つい最近、Lunor(ルノア)というドイツの老舗ブランドの丸型眼鏡を買った。手元が見えにくくなってきたし、近眼も少し進んできて、裸眼での被写界深度がだいぶ浅くなってきたから、というのは言い訳で、本当はこの丸型眼鏡が欲しくなってしまったからだ。
それまで使っていたのは、30歳ぐらいのときに買った999.9(フォーナインズ)という日本のブランドで、少なくとも15年以上ずっと僕の顔の一部でありつづけ、弱い視力を補ってきてくれた。そのオーバル型のデザインは今でも気に入っているし、フィンランドに住んでいた時もずっとかけていてたので愛着もある。
ただ、僕は『グラン・ブルー』のジャン・レノが好きで、彼のかけていた丸型眼鏡をいつかかけてみたいという、というぼんやりとした憧れみたいなものがあった。
先月から名古屋市美術館でやっている『藤田嗣治展』のプレイベントで観た、小栗康平監督の映画『FOUJITA』の中でオダギリジョーがかけていた丸い眼鏡もよかった。それになんとなく影響を受けたのかもしれない。
僕が買った Lunor の眼鏡は、スティーヴ・ジョブズのモデルとして知られる丸型の眼鏡だ。ジョブズの御眼鏡にかなったのもうなずける、シンプルで美しいデザインだ。
ジョブズの信奉者ではないし、今ではMacユーザーでもない。当たり前だけれど、彼と同じタイプの眼鏡をかけたからといって、ジョブスのようになれるわけでもない。
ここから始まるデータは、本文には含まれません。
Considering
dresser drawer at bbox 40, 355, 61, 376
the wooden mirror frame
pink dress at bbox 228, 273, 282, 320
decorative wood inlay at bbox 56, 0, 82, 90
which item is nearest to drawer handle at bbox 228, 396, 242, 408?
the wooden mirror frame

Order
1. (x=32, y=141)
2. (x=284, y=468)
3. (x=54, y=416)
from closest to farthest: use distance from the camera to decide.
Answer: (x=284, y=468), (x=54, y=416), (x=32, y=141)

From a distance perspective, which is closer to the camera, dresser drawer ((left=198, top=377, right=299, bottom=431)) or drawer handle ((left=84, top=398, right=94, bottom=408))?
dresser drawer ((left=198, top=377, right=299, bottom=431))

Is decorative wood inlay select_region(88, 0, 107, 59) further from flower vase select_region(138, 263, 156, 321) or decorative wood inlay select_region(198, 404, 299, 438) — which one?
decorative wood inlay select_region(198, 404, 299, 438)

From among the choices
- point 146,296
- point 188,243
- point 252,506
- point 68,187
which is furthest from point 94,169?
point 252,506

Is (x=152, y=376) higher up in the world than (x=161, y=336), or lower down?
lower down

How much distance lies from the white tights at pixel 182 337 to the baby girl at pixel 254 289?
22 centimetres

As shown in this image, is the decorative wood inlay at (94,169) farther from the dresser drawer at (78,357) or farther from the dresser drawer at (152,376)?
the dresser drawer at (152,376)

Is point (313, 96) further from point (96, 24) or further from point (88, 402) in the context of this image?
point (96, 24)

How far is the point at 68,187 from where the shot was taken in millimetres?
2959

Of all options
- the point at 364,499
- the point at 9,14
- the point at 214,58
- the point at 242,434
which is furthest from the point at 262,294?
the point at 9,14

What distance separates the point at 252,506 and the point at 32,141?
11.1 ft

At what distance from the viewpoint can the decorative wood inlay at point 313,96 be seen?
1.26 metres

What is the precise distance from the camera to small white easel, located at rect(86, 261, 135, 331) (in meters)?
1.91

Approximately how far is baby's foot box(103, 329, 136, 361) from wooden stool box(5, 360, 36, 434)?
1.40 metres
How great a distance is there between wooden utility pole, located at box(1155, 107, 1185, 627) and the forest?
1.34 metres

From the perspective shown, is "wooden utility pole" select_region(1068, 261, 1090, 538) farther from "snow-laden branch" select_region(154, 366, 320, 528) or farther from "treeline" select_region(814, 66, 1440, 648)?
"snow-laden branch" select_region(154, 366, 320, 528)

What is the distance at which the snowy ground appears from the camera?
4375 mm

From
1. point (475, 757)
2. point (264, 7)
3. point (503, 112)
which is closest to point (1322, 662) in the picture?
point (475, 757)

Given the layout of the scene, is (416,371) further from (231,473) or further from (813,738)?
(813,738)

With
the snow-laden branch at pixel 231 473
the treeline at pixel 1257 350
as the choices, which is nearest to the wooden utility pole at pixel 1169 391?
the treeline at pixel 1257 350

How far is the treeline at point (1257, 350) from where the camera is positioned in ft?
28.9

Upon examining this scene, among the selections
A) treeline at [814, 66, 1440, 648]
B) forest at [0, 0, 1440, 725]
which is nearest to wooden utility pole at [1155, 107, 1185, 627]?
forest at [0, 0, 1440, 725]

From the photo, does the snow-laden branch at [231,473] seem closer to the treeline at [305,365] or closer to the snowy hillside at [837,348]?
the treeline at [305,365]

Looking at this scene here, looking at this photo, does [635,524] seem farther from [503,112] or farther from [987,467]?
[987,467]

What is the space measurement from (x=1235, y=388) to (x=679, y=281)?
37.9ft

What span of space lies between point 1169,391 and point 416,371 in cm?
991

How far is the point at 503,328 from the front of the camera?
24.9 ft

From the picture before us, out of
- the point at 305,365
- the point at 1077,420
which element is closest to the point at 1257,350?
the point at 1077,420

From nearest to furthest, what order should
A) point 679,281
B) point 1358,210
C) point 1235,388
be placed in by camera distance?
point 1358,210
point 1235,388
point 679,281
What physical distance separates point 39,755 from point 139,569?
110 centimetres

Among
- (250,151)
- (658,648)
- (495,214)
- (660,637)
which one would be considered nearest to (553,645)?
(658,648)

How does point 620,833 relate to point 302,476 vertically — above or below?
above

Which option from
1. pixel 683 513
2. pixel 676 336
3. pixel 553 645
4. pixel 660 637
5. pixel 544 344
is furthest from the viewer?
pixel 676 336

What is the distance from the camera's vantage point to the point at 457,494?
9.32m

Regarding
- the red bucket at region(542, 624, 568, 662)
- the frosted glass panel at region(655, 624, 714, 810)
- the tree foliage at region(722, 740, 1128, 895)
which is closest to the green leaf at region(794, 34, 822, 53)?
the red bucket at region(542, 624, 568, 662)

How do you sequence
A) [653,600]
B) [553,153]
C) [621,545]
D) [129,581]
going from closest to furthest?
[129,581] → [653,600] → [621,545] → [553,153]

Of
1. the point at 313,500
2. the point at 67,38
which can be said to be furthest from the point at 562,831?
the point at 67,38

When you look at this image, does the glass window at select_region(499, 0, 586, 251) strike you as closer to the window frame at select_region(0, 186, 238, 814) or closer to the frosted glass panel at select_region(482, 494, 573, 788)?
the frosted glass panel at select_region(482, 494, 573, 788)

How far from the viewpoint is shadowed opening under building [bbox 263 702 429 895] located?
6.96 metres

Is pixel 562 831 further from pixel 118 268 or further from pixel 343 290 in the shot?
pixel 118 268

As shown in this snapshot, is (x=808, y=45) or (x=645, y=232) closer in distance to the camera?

それに、僕はオダギリジョーのようにハンサムでもないし。
眼鏡を変えたからといって、急にものの見方や人間の何かが変わるものでもないだろうけれど、ちょっとした変化が、時には人生の中にあってもいいんじゃないかと思う。
うまく言えないけれど、ちょっと楽しくていいことが時々あることで、いつの間にか、ものの見方が微妙に変化し、そのうち深いところで何かがとてもゆっくりと変わっていくというようなことが。
実際、オーバル型の 999.9 の眼鏡から丸型の Lunor に変えてみて、視野が広がったというか、それまでとは少し違った世界を見ているような気がする。
また、他の人から見た僕の印象もだいぶ違って見えるらしい。すでに僕の中で何かが変わったのだろうか。ちょっと急すぎるような気もするが。
「ヴァージェンス」という、名古屋の眼鏡屋でLunorを買った。個性的でおもしろい形の眼鏡がたくさんある。